Bei der Kündigung auf eigene Faust ist lediglich die Einhaltung der Frist und (falls vertraglich vorgesehen) die Form zu beachten. Aus Nachweiszwecken bietet sich die Übersendung einer schriftlichen Kündigung mit Übergabeeinschreiben an. Gerade wenn die Kündigungsfrist eines Langzeitvertrages zu verstreichen droht, empfiehlt sich die Kündigung auf eigene Faust. Wer nach dem Strom Vergleich dem neuen Anbieter den Schriftverkehr überlässt, riskiert den Ablauf der Kündigungsfrist.

Wie oft den Stromanbieter wechseln?

Vergleichsportale raten dazu, regelmäßig Strompreise zu vergleichen und einmal im Jahr den Stromanbieter zu wechseln. Hintergrund sind die Sofortboni, die sich auf jährlicher Basis tatsächlich auszahlen. Ein Versorger, der einen sofortigen Neukundenbonus auszahlt und dazu noch eine jährliche Laufzeit anbietet, ist aber schwer zu finden. Zwingend ist zu beachten, sich einen Überblick darüber zu verschaffen, welche Unternehmen unter einer Decke stecken. Viele Stromanbieter schließen eine Bonuszahlung nämlich aus, wenn der Neukunde vorher schon bei einem Verbundunternehmen unter Vertrag stand. Jedes Jahr niedrige Strompreise zu zahlen ist also möglich, erfordert aber einiges an Aufwand und ein sehr wachsames Auge.

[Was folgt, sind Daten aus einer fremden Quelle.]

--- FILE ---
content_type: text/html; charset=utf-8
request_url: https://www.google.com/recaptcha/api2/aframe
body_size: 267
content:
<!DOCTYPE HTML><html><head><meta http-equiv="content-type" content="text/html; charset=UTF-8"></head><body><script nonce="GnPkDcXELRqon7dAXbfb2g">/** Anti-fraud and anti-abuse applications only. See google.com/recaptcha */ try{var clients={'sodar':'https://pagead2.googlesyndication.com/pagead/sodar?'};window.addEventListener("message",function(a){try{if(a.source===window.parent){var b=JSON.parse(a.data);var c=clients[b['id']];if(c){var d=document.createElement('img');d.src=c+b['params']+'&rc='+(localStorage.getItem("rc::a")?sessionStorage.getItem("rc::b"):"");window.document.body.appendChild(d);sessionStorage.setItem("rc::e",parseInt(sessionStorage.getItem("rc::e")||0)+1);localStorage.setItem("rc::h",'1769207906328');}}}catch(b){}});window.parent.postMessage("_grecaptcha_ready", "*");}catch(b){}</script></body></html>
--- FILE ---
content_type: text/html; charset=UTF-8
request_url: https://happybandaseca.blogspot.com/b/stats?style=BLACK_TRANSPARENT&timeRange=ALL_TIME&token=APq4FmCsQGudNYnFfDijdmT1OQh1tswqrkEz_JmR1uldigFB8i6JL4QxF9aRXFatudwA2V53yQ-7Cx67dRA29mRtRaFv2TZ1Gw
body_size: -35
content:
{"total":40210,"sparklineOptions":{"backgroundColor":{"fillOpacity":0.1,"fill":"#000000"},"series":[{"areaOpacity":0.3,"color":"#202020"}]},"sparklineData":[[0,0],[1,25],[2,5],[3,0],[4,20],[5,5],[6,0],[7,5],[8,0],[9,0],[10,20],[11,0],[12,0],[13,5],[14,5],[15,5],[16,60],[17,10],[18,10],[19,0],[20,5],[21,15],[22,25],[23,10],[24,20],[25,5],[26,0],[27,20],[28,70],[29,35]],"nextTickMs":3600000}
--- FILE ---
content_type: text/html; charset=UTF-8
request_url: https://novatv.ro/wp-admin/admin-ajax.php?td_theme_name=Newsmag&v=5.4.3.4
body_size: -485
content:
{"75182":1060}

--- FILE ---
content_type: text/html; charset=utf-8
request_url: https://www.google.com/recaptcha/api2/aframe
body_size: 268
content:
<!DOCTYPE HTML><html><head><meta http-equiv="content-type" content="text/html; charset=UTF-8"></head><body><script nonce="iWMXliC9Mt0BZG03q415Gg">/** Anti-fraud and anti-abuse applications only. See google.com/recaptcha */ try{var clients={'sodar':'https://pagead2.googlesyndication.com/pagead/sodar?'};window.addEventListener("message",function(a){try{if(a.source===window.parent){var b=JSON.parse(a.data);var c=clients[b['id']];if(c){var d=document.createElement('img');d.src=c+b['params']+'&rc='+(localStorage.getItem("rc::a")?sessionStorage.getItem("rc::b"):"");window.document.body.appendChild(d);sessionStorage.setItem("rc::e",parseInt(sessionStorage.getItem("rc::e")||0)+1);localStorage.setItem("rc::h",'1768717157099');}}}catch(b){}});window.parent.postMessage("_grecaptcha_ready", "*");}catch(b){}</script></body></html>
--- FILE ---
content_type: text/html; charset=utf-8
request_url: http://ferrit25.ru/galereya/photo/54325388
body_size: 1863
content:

Fazit: Strom sparen ist keine Eintagsfliege.

stromanbieter vergleichenDer Strommarkt entwickelt sich enorm schnell. In regelmäßigen Abständen schießen neue Tarife wie Pilze auf dem Boden. Nur wer den Strommarkt ständig beobachtet, hat wirklich Sparpotenzial. Ein Wechsel des Stromanbieters einmal im Jahr sorgt für wesentliche Ersparnisse. Voraussetzung ist aber, dass der Kunde weiß, welche Unternehmen zusammengehören und ob er wirklich vom sogenannten Sofortbonus profitiert. Unerlässlich ist dann auch ein eigenes System, das die Vertragslaufzeiten und Kündigungsfristen im Blick behält. Die regelmäßige Suche nach einem Stromanbieter, der günstig ist, bedeutet einen jährlichen Aufwand. Nach einer Weile schleift sich Routine ein, die sich lohnt.

Wer diesen Aufwand trotzdem scheut, konzentriert sich am besten auf Versorger mit langen Vertragslaufzeiten, Preisgarantien und Treueboni. Der Wechsel gestaltet sich dann zwar schwieriger, aber die langen Laufzeiten sorgen für geringere Preise. Allerdings ändert auch der beste Strompreisvergleich nichts an der Tatsache, dass Strompreise sich zukünftig weiter erhöhen. Der effektivste Weg zum Strom sparen ist nach wie vor, weniger zu verbrauchen. Das ist auf mehreren Ebenen erreichbar. Zum einen durch die Benutzung von Haushaltsgeräten mit hoher Energieeffizienzklasse. Zum anderen durch Überprüfung und Verbesserung des eigenen Verhaltens beim Stromverbrauch.